In conclusion, we have developed a novel approach for the analysis of HLA genetic associations in which the proteins are broken down into smaller sequence features. These sequence features can be large (e.g. complete protein domains) or small (e.g. single amino acids), they can be based on structural features (e.g. a particular beta strand) or functional features (e.g. a peptide binding region), they can be continuous or discontinuous with respect to the linear sequence, and they can overlap with each other. Once the sequence features have been defined, the corresponding variant types found in the population of HLA alleles are identified. This approach then allows for the independent analysis of disease association with any SFVT regardless of which HLA alleles carry the variation.
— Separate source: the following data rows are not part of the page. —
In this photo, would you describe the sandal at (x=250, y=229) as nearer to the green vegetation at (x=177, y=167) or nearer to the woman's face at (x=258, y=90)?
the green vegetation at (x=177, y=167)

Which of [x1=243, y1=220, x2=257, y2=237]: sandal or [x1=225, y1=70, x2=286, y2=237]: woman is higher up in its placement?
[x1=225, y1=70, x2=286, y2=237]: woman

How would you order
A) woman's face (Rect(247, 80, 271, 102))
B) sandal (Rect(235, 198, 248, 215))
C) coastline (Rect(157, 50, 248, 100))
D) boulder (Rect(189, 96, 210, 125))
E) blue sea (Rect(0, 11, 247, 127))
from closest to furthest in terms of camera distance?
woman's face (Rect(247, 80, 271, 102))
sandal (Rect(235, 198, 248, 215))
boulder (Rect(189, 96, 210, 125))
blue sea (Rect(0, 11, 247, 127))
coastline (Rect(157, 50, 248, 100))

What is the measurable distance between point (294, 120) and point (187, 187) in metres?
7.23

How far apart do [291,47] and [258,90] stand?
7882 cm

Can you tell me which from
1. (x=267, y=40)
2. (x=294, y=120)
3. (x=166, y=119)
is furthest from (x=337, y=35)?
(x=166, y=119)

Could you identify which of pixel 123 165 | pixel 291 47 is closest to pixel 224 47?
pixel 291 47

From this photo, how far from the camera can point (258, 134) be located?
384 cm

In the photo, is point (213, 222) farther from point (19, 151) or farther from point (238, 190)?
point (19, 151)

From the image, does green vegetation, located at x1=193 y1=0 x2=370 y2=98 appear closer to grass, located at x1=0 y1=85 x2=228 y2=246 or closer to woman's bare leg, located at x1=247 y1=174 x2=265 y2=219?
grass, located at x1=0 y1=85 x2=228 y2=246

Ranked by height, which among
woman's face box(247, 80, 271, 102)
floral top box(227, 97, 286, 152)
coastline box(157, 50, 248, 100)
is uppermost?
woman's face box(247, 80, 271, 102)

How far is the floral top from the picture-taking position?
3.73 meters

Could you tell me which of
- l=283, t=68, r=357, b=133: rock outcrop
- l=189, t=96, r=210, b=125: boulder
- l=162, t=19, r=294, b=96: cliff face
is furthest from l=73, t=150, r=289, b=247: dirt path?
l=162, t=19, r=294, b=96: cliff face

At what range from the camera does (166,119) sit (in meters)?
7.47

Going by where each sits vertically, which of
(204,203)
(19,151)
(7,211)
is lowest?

In order to test the hypothesis that this approach will both provide stronger statistical correlations with disease and highlight the critical functional parts of the HLA molecule, we have used this approach to analyze the correlations of HLA-DRB1 sequence features in a cohort of study participants with systemic sclerosis and show that a sequence feature composed of specific amino acid residues in peptide binding pockets 4 and 7 of HLA-DRB1 (residues 26, 28, 30, 37, 67, 70, 71, 86) best explains the molecular determinant of HLA-DRB1*1104 associated disease risk for systemic sclerosis. Although this study is focused on the analysis of HLA, this approach can be applied in any circumstance in which associations between sequence polymorphisms and phenotypic characteristics are being investigated.